Scott Pruitt Resigns From EPA As Scandals Finally Reach Tipping Point

On Thursday, Scott Pruitt stepped down as EPA director after public calls for his resignation due to his continuous ethical violations.

Pruitt, who was also known for dismantling Obama-era environmental policies, will be replaced temporarily with deputy administrator Andrew Wheeler, a former coal lobbyist who will likely continue Pruitt’s harmful work.

Murray Energy, the self-proclaimed largest coal mining company in the United States, was one of Wheeler’s main clients in the private sector, where he was known for fighting against environmental policy.

Pruitt said the "the unrelenting attacks" on himself and his family “have taken a sizable toll on all of us." While public discussions of his decisions and calls for his resignation were reaching a boiling point, the piling controversies were likely the larger reason. If Pruitt had not resigned himself, a full investigation into his actions likely would have made him eventually.

Just this week, new details emerged that Pruitt asked staffers to pay for his hotel rooms with their personal credit cards. Although that is unethical enough on its own, he also didn't reimburse one of the employees promptly, leaving them with an outstanding balance of $600. The Washington Post also reports that Pruitt accepted help from an employee when looking for a job with an annual $200,000 salary for his wife and told an employee, despite their initial rejections, to take first-class travel despite recent controversies surrounding his own air travel costs.

Pressure increased heavily after a video of a mother confronting him in a restaurant went viral last week. While holding her 2-year-old child, she stood over the former director's table and said, "This is my son. He loves animals. He loves clean air. He loves clean water ... So I would urge you to resign before your scandals push you out.”

Before the most recent allegations came out, Pruitt was already under investigation for misusing money. According to Axios, he has spent $3 million of taxpayer money on a security detail three times larger than his predecessor’s, $105,000 on first-class air travel, $15,000 on fountain pens, and $43,000 on a private phone booth, among other bizarre expenditures.

But the controversies surrounding Pruitt’s judgment aren’t limited to money.

He once asked an employee to find him a used Trump hotel mattress as part of their job. A lobbyist let him rent a D.C. bedroom for an insanely low price. He once took his son to a Kentucky basketball game with tickets from a coal executive. He tried to leverage his influence to get his wife a job at Chick-Fil-A. Despite being told no by the White House, he gave two staffers unnecessary raises and later lied that he knew about it. To top it all off, he was known for using the flashing lights on his motorcade to get out of traffic.

Miraculously, that’s not even a comprehensive list of the scandals under Pruitt’s belt, nor does it include any of the controversies from his previous positions.

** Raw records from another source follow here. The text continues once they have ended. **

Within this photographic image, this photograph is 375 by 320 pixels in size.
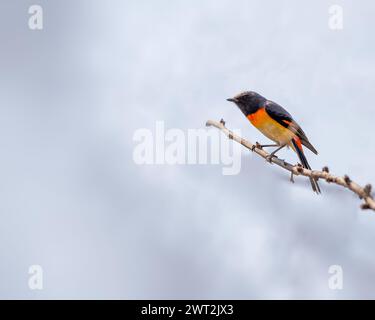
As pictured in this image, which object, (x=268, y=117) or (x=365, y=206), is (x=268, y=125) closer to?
(x=268, y=117)

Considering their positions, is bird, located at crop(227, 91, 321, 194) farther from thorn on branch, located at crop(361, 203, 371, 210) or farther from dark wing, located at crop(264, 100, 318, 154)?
thorn on branch, located at crop(361, 203, 371, 210)

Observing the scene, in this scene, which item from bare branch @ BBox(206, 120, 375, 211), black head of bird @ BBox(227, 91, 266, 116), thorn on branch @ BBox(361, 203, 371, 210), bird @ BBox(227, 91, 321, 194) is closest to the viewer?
thorn on branch @ BBox(361, 203, 371, 210)

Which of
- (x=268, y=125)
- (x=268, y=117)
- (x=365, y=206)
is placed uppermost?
(x=268, y=117)

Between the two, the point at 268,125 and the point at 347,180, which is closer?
the point at 347,180

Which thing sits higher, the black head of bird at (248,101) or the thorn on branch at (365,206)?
the black head of bird at (248,101)

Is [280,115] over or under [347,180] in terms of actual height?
over

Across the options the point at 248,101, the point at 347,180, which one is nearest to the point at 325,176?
the point at 347,180

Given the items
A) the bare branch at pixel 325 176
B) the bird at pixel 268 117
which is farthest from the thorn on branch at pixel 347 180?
the bird at pixel 268 117

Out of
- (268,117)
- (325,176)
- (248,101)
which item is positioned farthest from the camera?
(248,101)

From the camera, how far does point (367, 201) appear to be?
18.2 ft

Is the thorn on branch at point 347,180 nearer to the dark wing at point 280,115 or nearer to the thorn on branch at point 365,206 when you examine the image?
the thorn on branch at point 365,206

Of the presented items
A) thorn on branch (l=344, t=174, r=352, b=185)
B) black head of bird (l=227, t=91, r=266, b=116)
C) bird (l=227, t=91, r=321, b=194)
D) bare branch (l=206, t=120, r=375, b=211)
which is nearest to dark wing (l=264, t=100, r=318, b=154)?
bird (l=227, t=91, r=321, b=194)

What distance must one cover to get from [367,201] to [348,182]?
59 centimetres
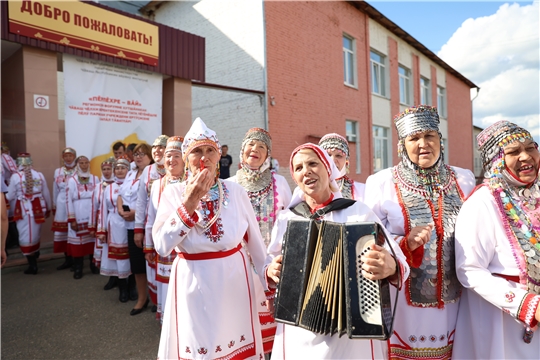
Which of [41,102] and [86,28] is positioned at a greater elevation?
[86,28]

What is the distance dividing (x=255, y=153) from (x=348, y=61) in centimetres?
1326

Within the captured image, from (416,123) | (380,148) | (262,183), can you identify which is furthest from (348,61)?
(416,123)

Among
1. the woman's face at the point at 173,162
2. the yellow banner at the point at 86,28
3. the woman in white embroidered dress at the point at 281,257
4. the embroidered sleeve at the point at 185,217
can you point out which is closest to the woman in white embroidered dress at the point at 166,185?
the woman's face at the point at 173,162

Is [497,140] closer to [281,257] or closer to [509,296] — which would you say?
[509,296]

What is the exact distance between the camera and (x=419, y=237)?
81.2 inches

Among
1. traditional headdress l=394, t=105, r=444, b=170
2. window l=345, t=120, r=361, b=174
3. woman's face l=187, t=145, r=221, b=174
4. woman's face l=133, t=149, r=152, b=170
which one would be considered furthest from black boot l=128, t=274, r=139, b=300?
window l=345, t=120, r=361, b=174

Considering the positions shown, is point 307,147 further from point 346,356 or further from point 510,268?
point 510,268

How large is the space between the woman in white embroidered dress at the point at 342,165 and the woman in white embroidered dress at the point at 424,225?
1121 millimetres

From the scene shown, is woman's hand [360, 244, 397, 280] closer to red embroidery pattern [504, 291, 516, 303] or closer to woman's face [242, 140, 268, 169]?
red embroidery pattern [504, 291, 516, 303]

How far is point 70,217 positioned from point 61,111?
402cm

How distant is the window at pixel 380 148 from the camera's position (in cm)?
1691

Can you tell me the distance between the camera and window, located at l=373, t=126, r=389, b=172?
1691 centimetres

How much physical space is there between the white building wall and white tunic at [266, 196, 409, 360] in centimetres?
982

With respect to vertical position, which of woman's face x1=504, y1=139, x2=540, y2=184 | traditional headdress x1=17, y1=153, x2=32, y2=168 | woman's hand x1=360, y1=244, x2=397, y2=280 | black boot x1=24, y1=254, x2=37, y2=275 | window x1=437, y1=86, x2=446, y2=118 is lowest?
black boot x1=24, y1=254, x2=37, y2=275
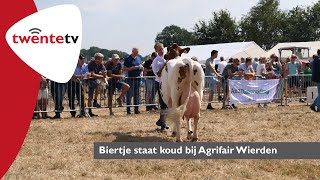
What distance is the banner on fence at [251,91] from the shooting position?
16.5 metres

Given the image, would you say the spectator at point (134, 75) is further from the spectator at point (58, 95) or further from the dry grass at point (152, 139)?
→ the spectator at point (58, 95)

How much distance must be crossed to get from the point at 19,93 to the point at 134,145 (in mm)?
2248

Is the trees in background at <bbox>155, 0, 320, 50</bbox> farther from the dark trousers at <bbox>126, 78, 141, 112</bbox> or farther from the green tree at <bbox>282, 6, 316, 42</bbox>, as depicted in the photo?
the dark trousers at <bbox>126, 78, 141, 112</bbox>

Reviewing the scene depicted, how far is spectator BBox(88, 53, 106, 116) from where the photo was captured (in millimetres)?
14242

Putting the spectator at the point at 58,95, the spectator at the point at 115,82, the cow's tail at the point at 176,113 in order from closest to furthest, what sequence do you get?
1. the cow's tail at the point at 176,113
2. the spectator at the point at 58,95
3. the spectator at the point at 115,82

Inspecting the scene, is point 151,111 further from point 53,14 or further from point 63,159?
point 63,159

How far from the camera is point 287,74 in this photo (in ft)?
64.0

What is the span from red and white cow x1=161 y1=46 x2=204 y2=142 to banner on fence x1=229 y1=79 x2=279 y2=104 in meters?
7.26

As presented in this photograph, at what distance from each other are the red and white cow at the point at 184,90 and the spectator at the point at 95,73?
5255 mm

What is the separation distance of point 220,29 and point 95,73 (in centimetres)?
6653

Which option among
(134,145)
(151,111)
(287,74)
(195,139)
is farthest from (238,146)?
(287,74)

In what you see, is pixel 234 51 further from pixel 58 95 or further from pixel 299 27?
pixel 299 27
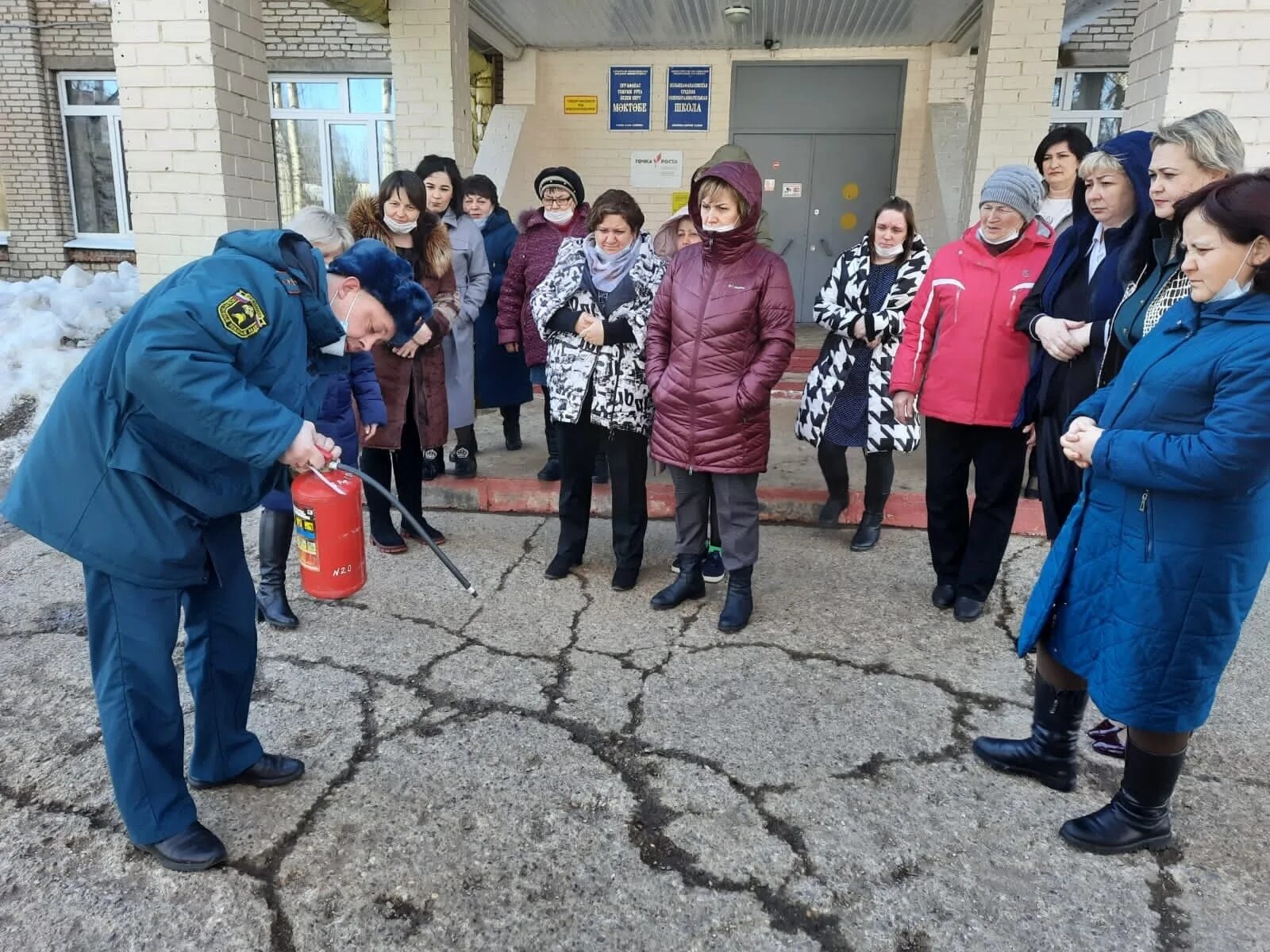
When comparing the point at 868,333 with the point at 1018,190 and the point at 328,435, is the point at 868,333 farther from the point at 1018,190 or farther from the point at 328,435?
the point at 328,435

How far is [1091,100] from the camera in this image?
30.6 ft

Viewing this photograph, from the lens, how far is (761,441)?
335 centimetres

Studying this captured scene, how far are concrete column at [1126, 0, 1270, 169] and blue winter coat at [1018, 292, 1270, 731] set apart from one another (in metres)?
2.43

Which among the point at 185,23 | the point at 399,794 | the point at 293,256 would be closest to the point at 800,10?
the point at 185,23

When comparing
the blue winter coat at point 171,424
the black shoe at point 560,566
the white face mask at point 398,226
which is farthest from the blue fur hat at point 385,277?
the black shoe at point 560,566

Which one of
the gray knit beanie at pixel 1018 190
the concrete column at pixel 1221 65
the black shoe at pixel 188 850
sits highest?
the concrete column at pixel 1221 65

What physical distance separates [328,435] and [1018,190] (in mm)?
2751

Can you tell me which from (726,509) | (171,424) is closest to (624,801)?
(726,509)

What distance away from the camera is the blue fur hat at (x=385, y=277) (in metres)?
2.38

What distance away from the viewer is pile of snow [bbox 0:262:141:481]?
19.9ft

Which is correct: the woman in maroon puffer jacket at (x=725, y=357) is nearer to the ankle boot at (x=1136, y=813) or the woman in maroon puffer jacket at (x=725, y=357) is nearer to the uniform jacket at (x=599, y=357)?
the uniform jacket at (x=599, y=357)

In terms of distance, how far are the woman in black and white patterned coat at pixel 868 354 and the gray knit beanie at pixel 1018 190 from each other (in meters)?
0.76

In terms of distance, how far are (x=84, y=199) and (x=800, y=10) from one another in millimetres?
9244

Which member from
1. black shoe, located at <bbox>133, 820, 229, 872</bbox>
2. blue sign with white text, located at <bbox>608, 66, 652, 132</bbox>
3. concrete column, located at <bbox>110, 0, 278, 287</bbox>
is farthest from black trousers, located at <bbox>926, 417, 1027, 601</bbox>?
blue sign with white text, located at <bbox>608, 66, 652, 132</bbox>
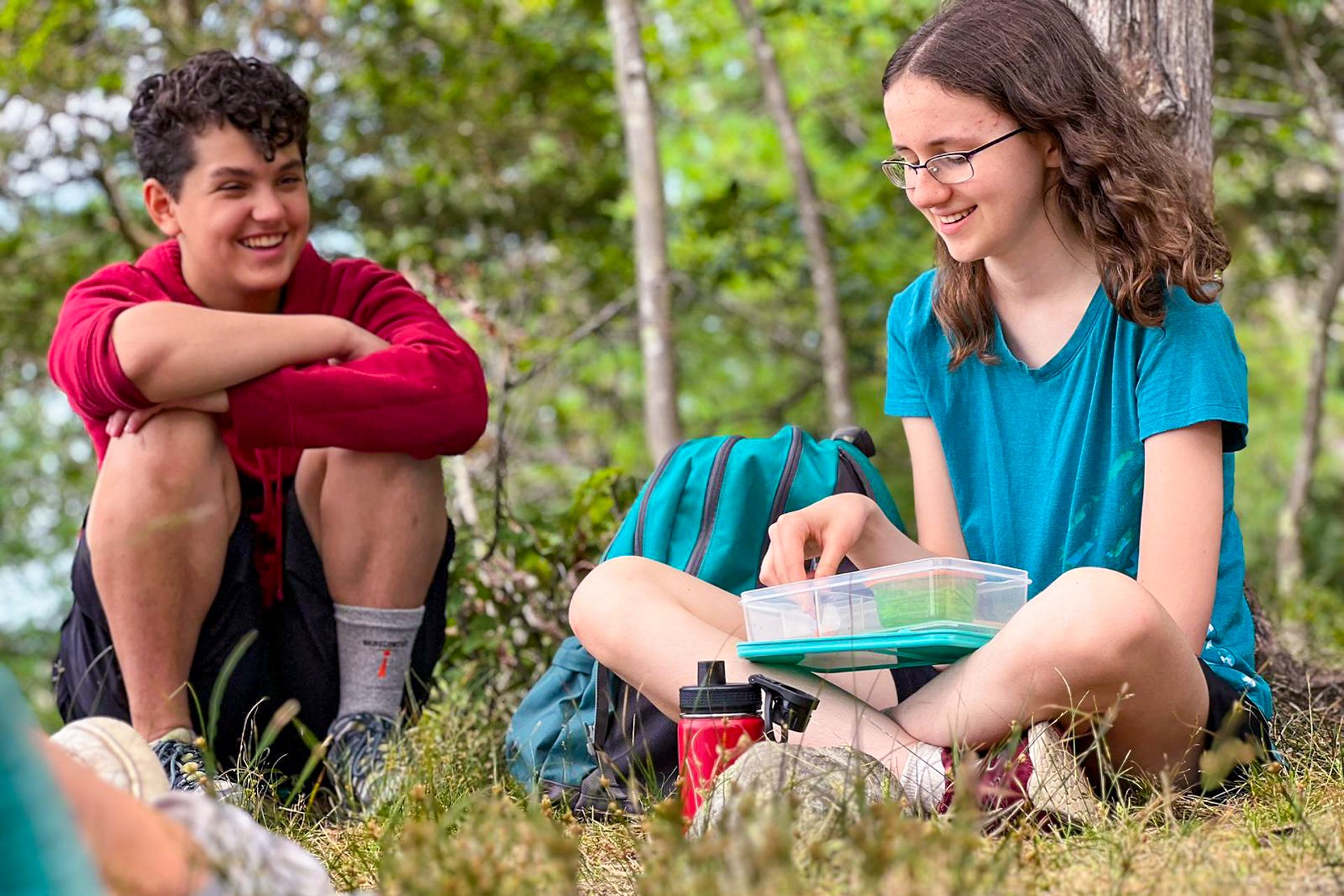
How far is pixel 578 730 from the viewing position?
2.69m

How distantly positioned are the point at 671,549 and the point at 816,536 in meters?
0.43

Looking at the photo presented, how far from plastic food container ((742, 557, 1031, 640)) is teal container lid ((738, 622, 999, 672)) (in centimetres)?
2

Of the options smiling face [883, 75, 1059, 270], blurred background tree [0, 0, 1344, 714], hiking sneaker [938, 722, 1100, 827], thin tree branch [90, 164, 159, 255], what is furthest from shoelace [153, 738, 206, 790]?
thin tree branch [90, 164, 159, 255]

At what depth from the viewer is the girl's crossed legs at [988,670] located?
6.68 feet

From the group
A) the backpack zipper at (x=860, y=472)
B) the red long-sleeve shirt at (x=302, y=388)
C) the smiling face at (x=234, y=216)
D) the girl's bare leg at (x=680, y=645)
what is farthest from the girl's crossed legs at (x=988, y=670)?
the smiling face at (x=234, y=216)

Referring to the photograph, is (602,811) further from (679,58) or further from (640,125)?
(679,58)

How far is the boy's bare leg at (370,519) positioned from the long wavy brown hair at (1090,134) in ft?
4.17

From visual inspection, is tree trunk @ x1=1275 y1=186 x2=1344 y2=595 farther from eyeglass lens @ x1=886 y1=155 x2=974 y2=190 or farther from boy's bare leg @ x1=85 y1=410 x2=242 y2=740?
boy's bare leg @ x1=85 y1=410 x2=242 y2=740

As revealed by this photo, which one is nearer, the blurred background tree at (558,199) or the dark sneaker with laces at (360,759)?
the dark sneaker with laces at (360,759)

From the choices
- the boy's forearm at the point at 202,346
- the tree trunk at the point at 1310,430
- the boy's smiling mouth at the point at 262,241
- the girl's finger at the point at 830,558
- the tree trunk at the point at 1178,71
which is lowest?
the tree trunk at the point at 1310,430

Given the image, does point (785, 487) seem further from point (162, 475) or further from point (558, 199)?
point (558, 199)

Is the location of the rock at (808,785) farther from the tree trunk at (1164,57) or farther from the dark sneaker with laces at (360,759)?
the tree trunk at (1164,57)

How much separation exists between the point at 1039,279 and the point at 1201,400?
0.43m

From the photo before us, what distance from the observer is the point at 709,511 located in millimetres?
2748
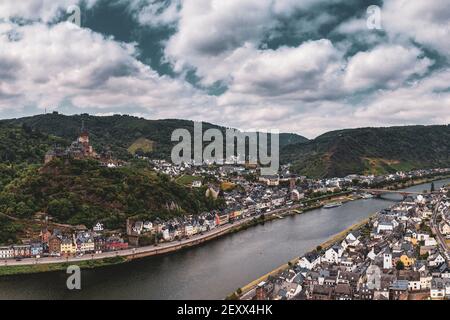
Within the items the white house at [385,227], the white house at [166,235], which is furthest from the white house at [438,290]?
the white house at [166,235]

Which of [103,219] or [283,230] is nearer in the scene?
[103,219]

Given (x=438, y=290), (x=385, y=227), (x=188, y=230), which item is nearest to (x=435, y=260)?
(x=438, y=290)

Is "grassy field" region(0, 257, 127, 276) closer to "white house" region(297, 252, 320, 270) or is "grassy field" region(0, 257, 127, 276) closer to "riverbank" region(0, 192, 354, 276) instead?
"riverbank" region(0, 192, 354, 276)

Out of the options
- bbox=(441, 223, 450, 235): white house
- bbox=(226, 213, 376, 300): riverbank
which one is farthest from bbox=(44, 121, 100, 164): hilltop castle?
bbox=(441, 223, 450, 235): white house
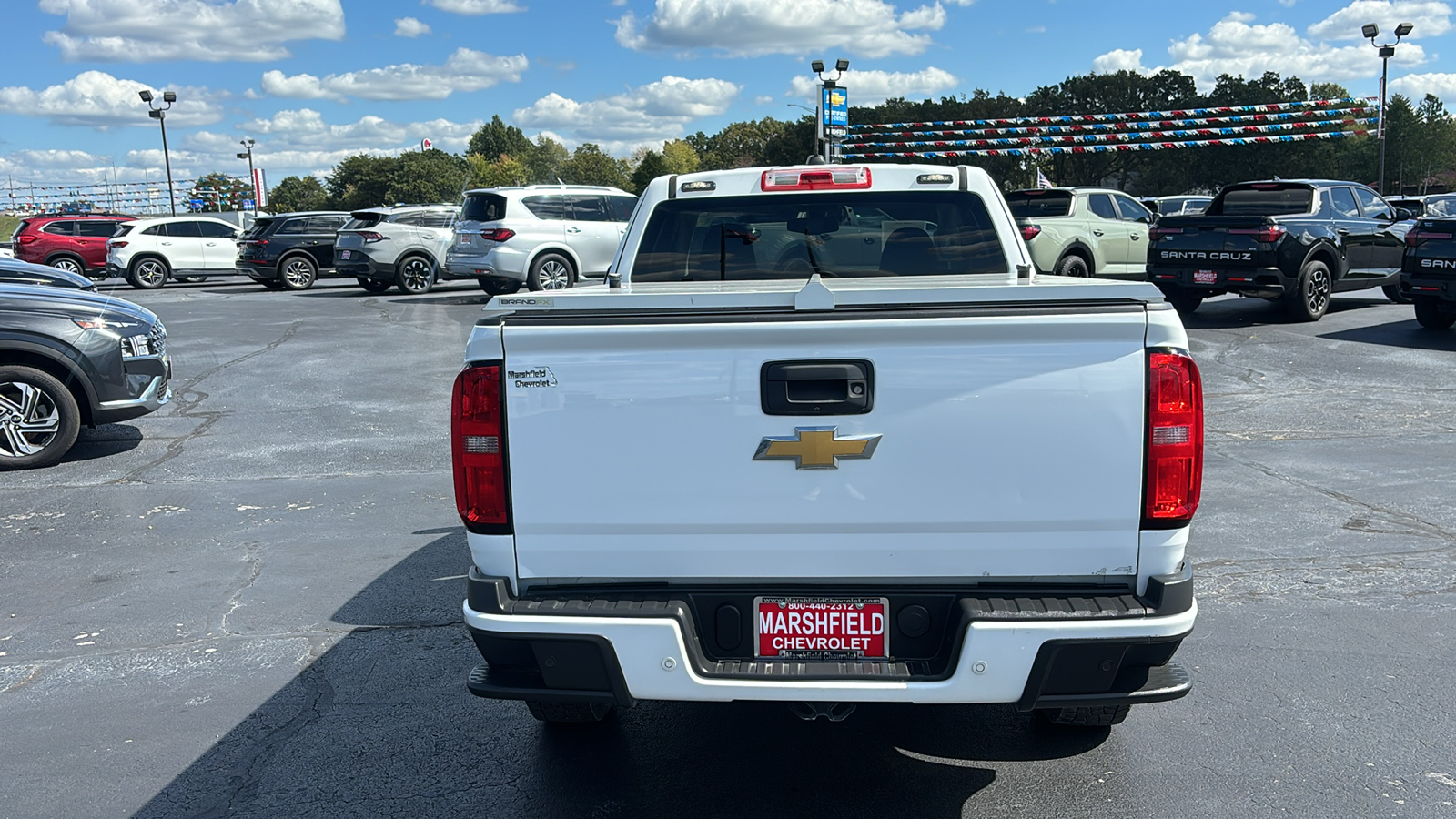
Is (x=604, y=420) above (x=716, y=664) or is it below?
above

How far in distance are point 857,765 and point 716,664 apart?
908 millimetres

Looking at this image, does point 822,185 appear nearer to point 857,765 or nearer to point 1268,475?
point 857,765

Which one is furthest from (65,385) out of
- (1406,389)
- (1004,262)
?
(1406,389)

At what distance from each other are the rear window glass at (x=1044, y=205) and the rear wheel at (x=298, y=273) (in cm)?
1543

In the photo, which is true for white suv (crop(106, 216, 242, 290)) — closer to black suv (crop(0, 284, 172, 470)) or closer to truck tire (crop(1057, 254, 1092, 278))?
black suv (crop(0, 284, 172, 470))

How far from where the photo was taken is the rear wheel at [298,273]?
2464 centimetres

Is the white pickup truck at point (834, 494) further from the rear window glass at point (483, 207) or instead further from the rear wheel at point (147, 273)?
the rear wheel at point (147, 273)

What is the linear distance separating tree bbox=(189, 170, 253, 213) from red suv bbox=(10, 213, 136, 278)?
9267cm

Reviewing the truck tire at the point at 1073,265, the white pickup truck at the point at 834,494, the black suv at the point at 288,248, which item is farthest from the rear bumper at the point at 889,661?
the black suv at the point at 288,248

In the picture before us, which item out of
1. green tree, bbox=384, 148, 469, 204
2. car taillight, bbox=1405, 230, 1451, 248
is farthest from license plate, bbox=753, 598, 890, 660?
green tree, bbox=384, 148, 469, 204

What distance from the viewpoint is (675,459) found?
2.94 meters

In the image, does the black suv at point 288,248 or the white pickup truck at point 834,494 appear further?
the black suv at point 288,248

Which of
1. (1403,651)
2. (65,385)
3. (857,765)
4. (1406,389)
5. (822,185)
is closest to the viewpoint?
(857,765)

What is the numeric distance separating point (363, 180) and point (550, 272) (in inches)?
4068
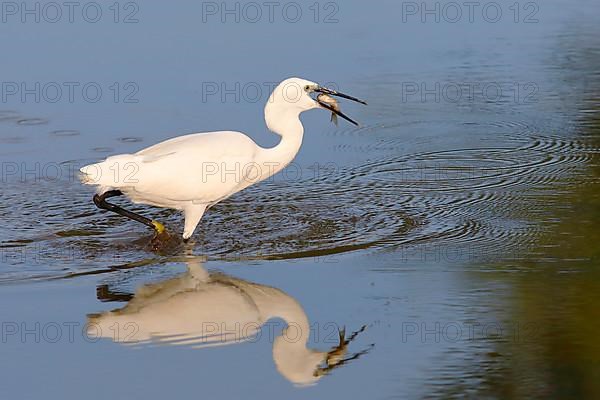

Even after his resignation, Trump stayed positive about Pruitt, tweeting out, “I have accepted the resignation of Scott Pruitt as the Administrator of the Environmental Protection Agency. Within the Agency Scott has done an outstanding job, and I will always be thankful to him for this.”

This comes as no surprise. Their relationship was so strong that Pruitt felt comfortable asking Trump to fire Attorney General Jeff Sessions so that he could have the job.

As a climate change denier and a coal industry supporter, Pruitt should have never been running the EPA, and as Wheeler moves into the position, the harmful environmental impacts of this administration will likely continue.

Hopefully, though, this extra blemish in Trump's tenure will help during the 2020 presidential elections and that the next EPA administrator will be able to reverse the negative effects of Trump-era environmental policy.